What to work on:
Please copy out all lines of the entries that contain the word "themeforest".

Available data:
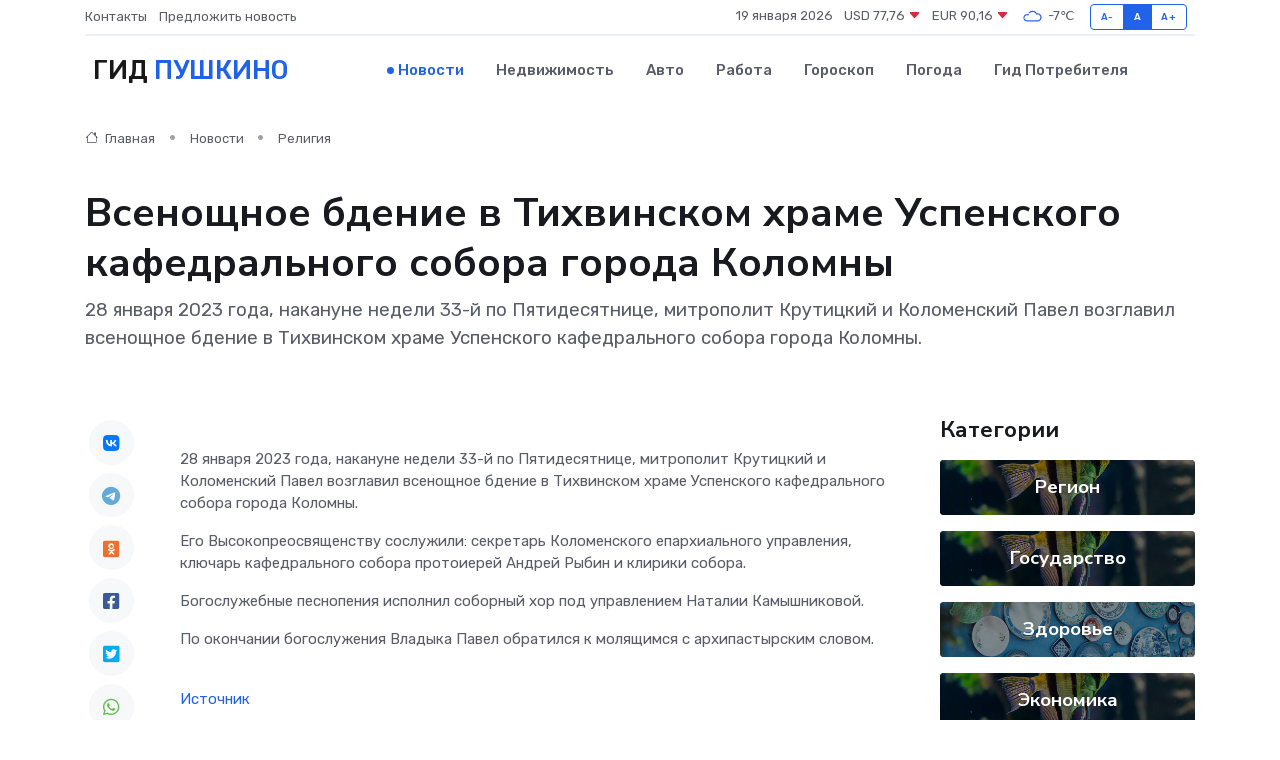

--- FILE ---
content_type: text/html; charset=utf-8
request_url: https://www.google.com/recaptcha/api2/aframe
body_size: 245
content:
<!DOCTYPE HTML><html><head><meta http-equiv="content-type" content="text/html; charset=UTF-8"></head><body><script nonce="cCPirGezc_hv1JTpiFwtpA">/** Anti-fraud and anti-abuse applications only. See google.com/recaptcha */ try{var clients={'sodar':'https://pagead2.googlesyndication.com/pagead/sodar?'};window.addEventListener("message",function(a){try{if(a.source===window.parent){var b=JSON.parse(a.data);var c=clients[b['id']];if(c){var d=document.createElement('img');d.src=c+b['params']+'&rc='+(localStorage.getItem("rc::a")?sessionStorage.getItem("rc::b"):"");window.document.body.appendChild(d);sessionStorage.setItem("rc::e",parseInt(sessionStorage.getItem("rc::e")||0)+1);localStorage.setItem("rc::h",'1768842112409');}}}catch(b){}});window.parent.postMessage("_grecaptcha_ready", "*");}catch(b){}</script></body></html>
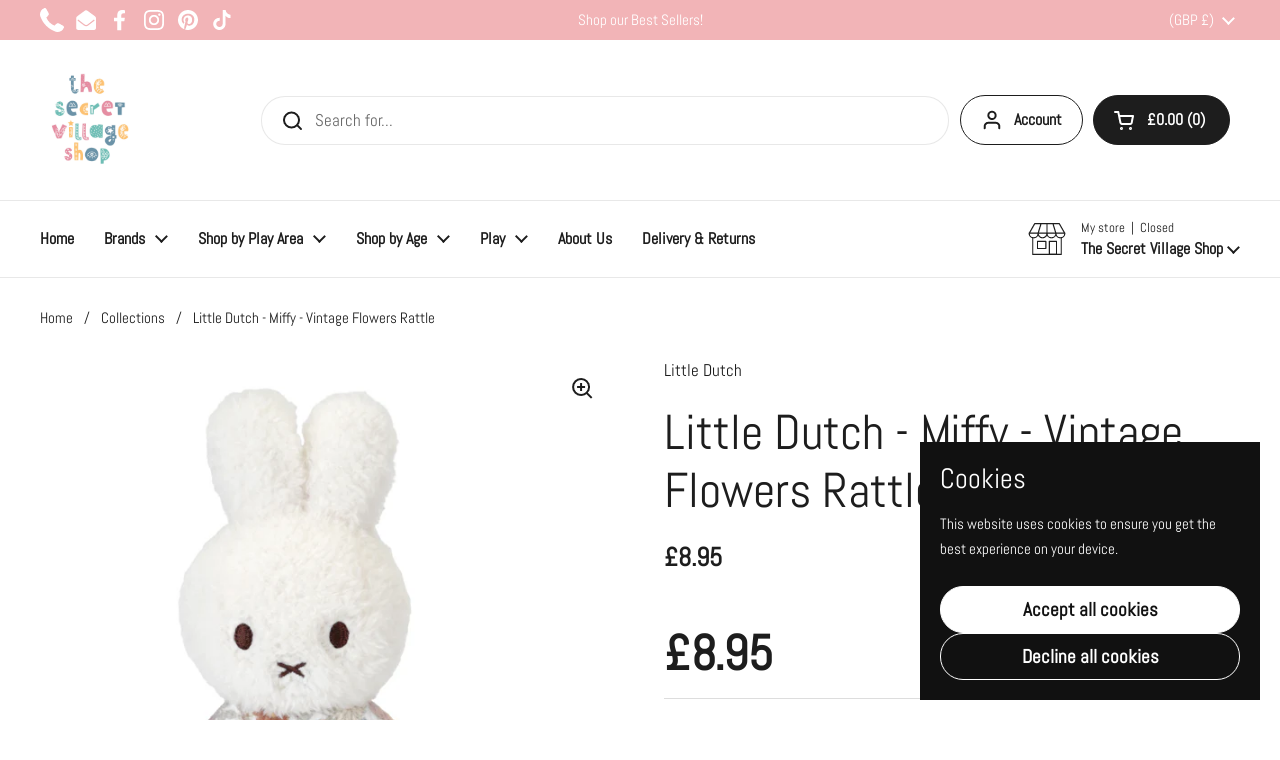

--- FILE ---
content_type: text/html; charset=UTF-8
request_url: https://api.reviews.io/json-ld/product/richsnippet?sku=%3B43044389421255%3B7612603203783%3Blittle-dutch-x-miffy-vintage-flowers-rattle&store=thesecretvillageshop.co.uk&url=https://www.thesecretvillageshop.co.uk/products/little-dutch-x-miffy-vintage-flowers-rattle&data=true
body_size: 189
content:
{
	"@context" : "http://schema.org",
	"@type" : "Product"

  			
		    ,"name" : "Little Dutch - Miffy - Vintage Flowers Rattle",
		"image" : "https://cdn.shopify.com/s/files/1/0550/5050/2343/products/NIJN779VintageflowersmusicGiftset_2.jpg?v=1675711077",
				"sku" : "43044389421255"
		    
}


--- FILE ---
content_type: text/css
request_url: https://www.thesecretvillageshop.co.uk/cdn/shop/t/15/assets/component-localization-form.css?v=113681887903972441611718286881
body_size: -216
content:
.localization-form{display:flex;flex-direction:row;flex-wrap:wrap;margin-inline-end:-.625rem;padding:0 .3125rem}.localization-form ul{list-style:none}.localization-form ul li{margin-top:0!important}.localization-form__item{position:relative;margin:.125rem .625rem;font-size:calc(14px / 16 * var(--base-body-size) + 0px)}.localization-form__item-text{color:var(--color-text-main)}.localization-form__item-symbol{margin-inline-start:.3125rem}.localization-form__item-symbol path{fill:var(--color-text-main)}.localization-form__content{list-style:none;background-color:var(--color-background-main);position:absolute;top:-2px;height:auto;border:1px solid var(--color-borders-main);color:var(--color-text-main);margin:0!important;display:none;width:max-content;min-width:11.25rem;left:0;max-height:22.5rem;overflow-y:auto}.localization-form__content-item button{background-color:var(--color-background-main);display:block;padding:.4375rem .75rem;color:var(--color-text-main);text-align:start;width:100%;cursor:pointer;text-transform:capitalize;transition:all .1s linear}.localization-form__content-item.localization-form__content-item--selected button{font-weight:var(--font-weight-body-bold);background-color:var(--color-secondary-background-main)}.no-touchevents .localization-form__content-item:hover:not(.localization-form__content-item--selected) button{background-color:var(--color-third-background-main)}.localization-form__content.content-opened{display:block;top:100%}.localization-form__content.content-opened.invert-y{display:block;top:auto;bottom:calc(100% + .75rem);position:absolute}html[dir=rtl] .localization-form__content.content-opened.invert-x{left:-.75rem;right:auto}html[dir=ltr] .localization-form__content.content-opened.invert-x{right:-.75rem;left:auto}.localization-form__item-text .localization-form__country{display:none}
/*# sourceMappingURL=/cdn/shop/t/15/assets/component-localization-form.css.map?v=113681887903972441611718286881 */
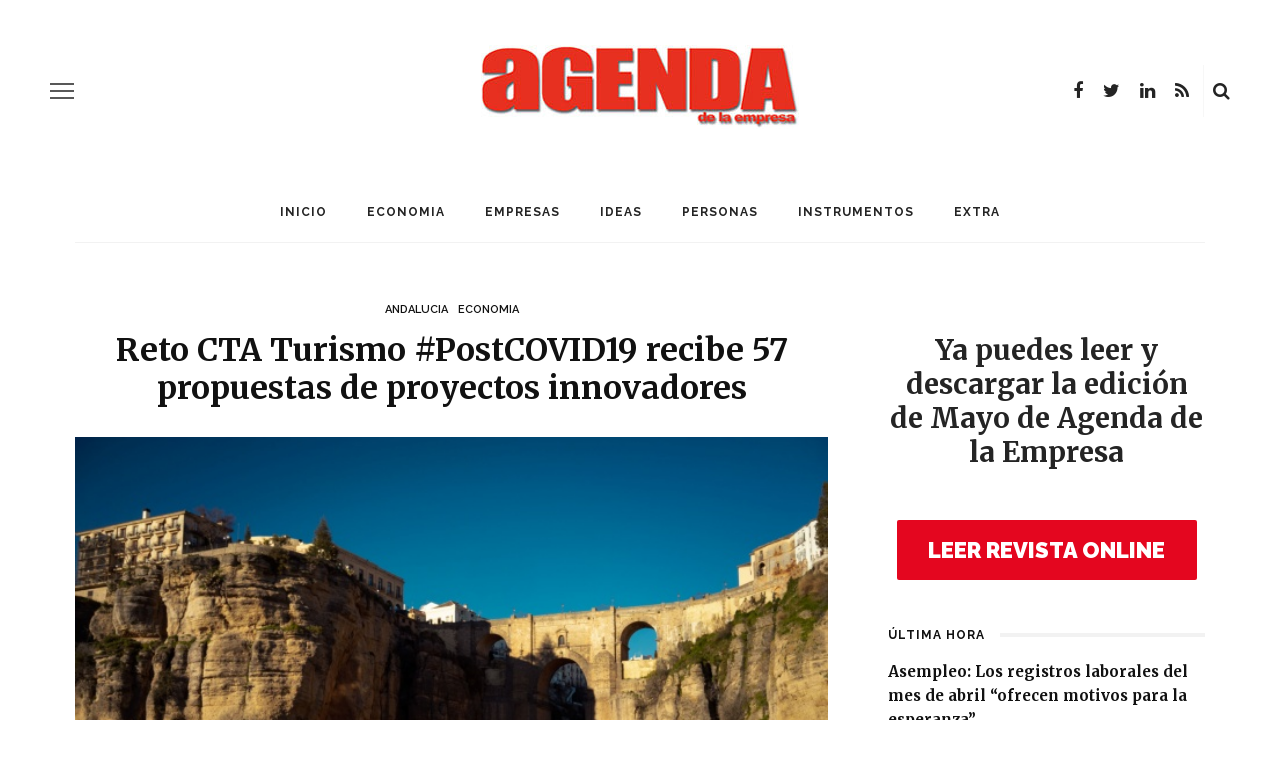

--- FILE ---
content_type: text/css
request_url: https://www.agendaempresa.com/wp-content/themes/look/style.css?ver=5.1
body_size: 412
content:
/*
Theme Name:     look
Theme URI:      http://demo.themeruby.com/look
Author:         Theme-Ruby
Author URI:     https://themeforest.net/user/theme-ruby/portfolio
Description:    Look: A Fashion & Beauty News, Magazine, & Blog WordPress Theme
Version:        5.1
Text Domain:    look
Tags:           custom-background, custom-menu, editor-style, featured-images, theme-options, custom-colors, translation-ready
License:        license purchased
License URI:    https://themeforest.net/licenses/standard
*/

Problem solution:
Author URI:     https://themeforest.net/user/theme-ruby/portfolio
License URI:    https://themeforest.net/licenses/standard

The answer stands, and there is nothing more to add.